Abbott and Genentech, Inc. have formed a collaboration for the global research, development and commercialization of two of Abbott's investigational anti-cancer compounds. The companies will work together on all aspects of further development and commercialization of ABT-263 and ABT-869, which were discovered by Abbott scientists.
The companies will co-promote any resulting products in the United States. Abbott will promote any resulting products outside the United States. Financial terms of the collaboration will not be disclosed.

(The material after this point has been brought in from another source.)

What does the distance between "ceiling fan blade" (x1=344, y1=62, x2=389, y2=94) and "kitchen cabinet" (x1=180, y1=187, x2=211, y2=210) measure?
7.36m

These compounds are targeted therapies that represent promising, unique scientific approaches to treating cancer. ABT-263, a Bcl-2 family protein antagonist, restores apoptosis - a natural process by which damaged or unwanted cells die and are cleared from the body - in a variety of cancer cells. ABT-869, a VEGFR-based multi-targeted kinase inhibitor, suppresses tumour growth by preventing the growth of new blood vessels that supply the tumour with oxygen and nutrients and by inhibiting key angiogenic signalling pathways. Both compounds are currently in Phase I clinical trials in a number of tumour types. Phase II clinical trials for ABT-869 in several tumour types will begin this year.
Beyond those two compounds, scientists at the two companies will use their expertise to conduct additional follow-on research in the area of Bcl-2 family protein antagonists and VEGFR-targeted (vascular endothelial growth factor receptor) kinase inhibitors.
"We hope that the combination of Abbott's scientific discoveries and Genentech's proven experience in the oncology arena can help bring these promising anti-cancer compounds to patients," said John Leonard, M.D., vice president, Global Pharmaceutical Research and Development, Abbott. "It takes significant resources to discover and develop new medicines. We believe that our collaboration with Genentech, in addition to our pipeline of other cutting-edge scientific approaches to fighting cancer, will allow Abbott to build a world-class oncology franchise."
"We are very pleased to be entering into this collaboration with Abbott for the development of therapies that may offer new options to treat patients with cancer," said Hal Barron, M.D., senior vice president, Development and chief medical officer for Genentech. "We believe that these molecules are strong complements to our existing anti-angiogenesis and apoptosis research and development programs and have the potential to broaden our pipeline with important, innovative compounds."
Apoptosis, also known as programmed cell death, is a natural process by which damaged or unwanted cells, including those that are or could become cancerous, die and are cleared from the body. The Bcl-2 family proteins, which are expressed at high levels in many tumours, play a central role in regulating apoptosis and, consequently, in tumour formation, tumour growth and resistance to treatment. Researchers have been interested in the pro-survival members of the Bcl-2 family since their role in preventing apoptosis was established more than a decade ago. Pioneering structural biology work at Abbott showed how Bcl-2-like proteins interact with one another, thereby setting the stage for Abbott researchers to develop novel compounds that cause cancer cells to self-destruct.
ABT-263 restores programmed cell death by blocking the function of pro-survival Bcl-2 family proteins. Pre-clinical data have shown that Abbott's Bcl-2 family protein antagonists effectively kill certain cancer cell types. Additionally, Abbott Bcl-2 family antagonists were found to enhance the effects of chemotherapy and radiation in other types of cancer, such as non-small cell lung cancer. ABT-263 recently entered Phase I clinical trials for lymphomas, chronic lymphocytic leukemia (CLL) and solid tumours, including small cell lung cancer.
Oncology researchers are currently developing agents that target kinases, a class of enzymes that are often overly activated in cancer patients. ABT-869 inhibits a distinct set of kinases that are involved in angiogenesis, a process by which tumours gain access to new blood vessels. Inhibition of these kinases suppresses tumour growth by cutting off tumour blood supply. ABT-869 is currently being tested against several tumour types in Phase I clinical trials. Phase II clinical trials will begin this year.